Jamie Syer was Dean of the Victoria Conservatory of Music until 2012. He was Head of the Conservatory’s Keyboard Department, and also taught at the UVic School of Music. As a lecturer for UVic’s Faculty of Continuing Education, he led two arts-related travel tours to France.
He is the founder of the Victoria Conservatory’s Young Artists Collegium program, which offers an enriched curriculum for talented young musicians.
Jamie has a lifelong interest in music theatre. He was Musical Director for a production of Matilda, and recently composed an original musical, Camp Spartan, which premièred in February 2023
Bruce Vogt
Canadian pianist Bruce Vogt was born in southern Ontario but for the past 43 years has lived and worked in Victoria, BC and taught at the University of Victoria as Professor of Piano. As a soloist, he has appeared regularly in concerts within Canada and he tours yearly in many countries throughout Europe and Asia. His repertoire encompasses music from the sixteenth century to the present.
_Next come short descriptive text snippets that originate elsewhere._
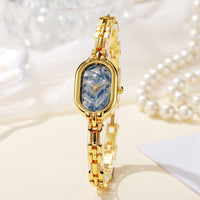 Alira Gold Moment Watch – Blau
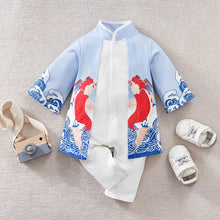 Load image into Gallery viewer, Newborn Baby Anime Cape Style Children Long Sleeve Cotton Bodysuit, Cute Kids Boys Girls Romper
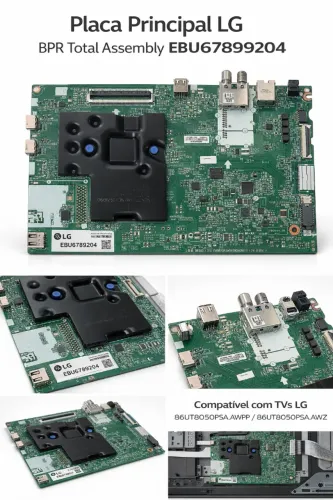 Placa Principal LG Mainboard BPR Total Assembly EBU67899204 - Original para TV LG 86UT8050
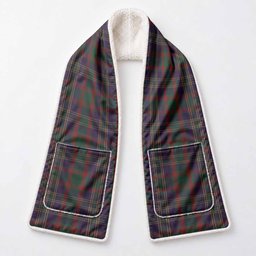 Cork Tartan Hand-Warmer Pocket Scarf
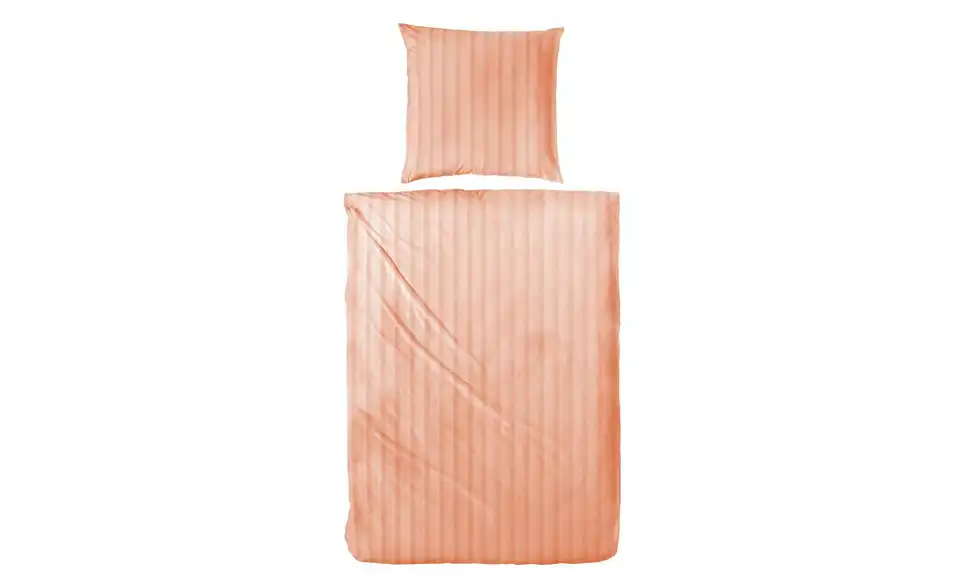 Renforcé Bettwäsche-Set Orange 220 cm 155x220 cm 155 cm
In addition to having a special affinity for the music of Franz Liszt, he has performed on period instruments, and commissioned and premièred a number of new works.
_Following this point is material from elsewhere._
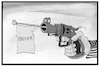 Cartoon: Demo gegen Waffen (small) by Kostas Koufogiorgos tagged karikatur,koufogiorgos,illustration,cartoon,waffen,pistole,demonstration,enough,waffengesetz,nra,usa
Because he sees teaching and working with young pianists and with piano teachers as an important commitment, he makes himself available as much as possible for master classes, workshops, festival adjudications, and lectures.
In recent years, he has received many invitations in Canada and abroad to indulge another of his passions: improvising accompaniments to great films of the silent era. He has played for and lectured about films by Chaplin, Keaton, Lloyd, Griffith, Murnau and others.
Michelle Fillion
Musicologist and pianist Michelle Fillion is Professor Emerita of Music at the University of Victoria, where she taught the history and performance practices of the classical, romantic, and modern periods until retirement. She also taught for almost two decades at Mills College in Oakland, California, where she was Head of the Music Department, and at McGill and Queen’s Universities.
She is the author of Difficult Rhythm: Music and the Word in E. M. Forster (University of Illinois Press, 2010) and the editor of Gordon Mumma: Cybersonic Arts: Adventures in American New Music (University of Illinois Press, 2015). More recently she served on the Editorial Board of the two-volume Collected Songs of Poldowski (Hildegard Press, 2020 and 2022). Currently she is preparing composer Gordon Mumma’s extensive musical archive for placement at the New York Public Library. She received her PhD in musicology from Cornell University.